45 What flows from this, however, is that postal and pre-poll voting are intended to be restricted to those circumstances which are identified in cll. 43 and 51. This is no mere bureaucratic regulation, but a matter of substance.
46 The second proposition which I draw from an analysis of the Regulation is that there is an emphasis upon the security of ballot papers cast in accordance with Part 7, Division 2. It is for that reason that I have referred in some detail to the provisions relate to permitting, recording, holding and eventually counting pre-poll votes. Again, a balance is struck. On one hand, those electors who have opted for, and been permitted to use, the pre-poll voting procedure, are identified by the maintenance of the list required by cl. 52(3); on the other, the secrecy of that elector's ballot is preserved by the sealed envelope procedure and the provisions of cll. 78 and 81 as to counting. Another purpose of the Regulation is the avoidance of any fluctuation in result by disclosure of already cast votes. The secrecy of the pre-poll and postal votes ensures that votes already cast will not themselves become a factor in the election.

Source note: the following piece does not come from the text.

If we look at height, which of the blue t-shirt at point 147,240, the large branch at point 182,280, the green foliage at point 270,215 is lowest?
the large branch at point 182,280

47 In my opinion, there was, in fact, no real danger occasioned to the secrecy of the ballot procedure by the course taken by the returning officer. I infer from the evidence that the integrity of the sealed ballot boxes was maintained and that the votes were (or would have been, had the defendant not determined that they should not be counted) counted in a fashion that parallelled the counts of ballot papers cast on voting day. Indeed, as I read the evidence, the procedure, from start to finish, approximated the procedure applicable to votes cast on election day. There is no reason to conclude other than that the secrecy of the ballot box was maintained.
48 Of more difficulty is the departure from the Regulation requiring identification of the qualification for a pre-poll vote. In this respect, the number, and the relatively high proportion it bears to the overall vote, of the pre-poll votes is of significance. No evidence was directed to the relationship that that proportion in this election bears to previous elections in the electorate, or to other electorates, and no attention was paid, during the hearing, to the question of whether the number was disproportionate. However, the pre-poll votes at just two polling places amounted to 16% of the overall vote, which strikes me as being of real significance. It simply cannot be known whether those electors were in fact qualified to vote as they did.
49 In the circumstances, having regard to the purposes of the rather stringent provisions limiting pre-poll voting, I have concluded (somewhat reluctantly) that the votes were properly excluded from the count.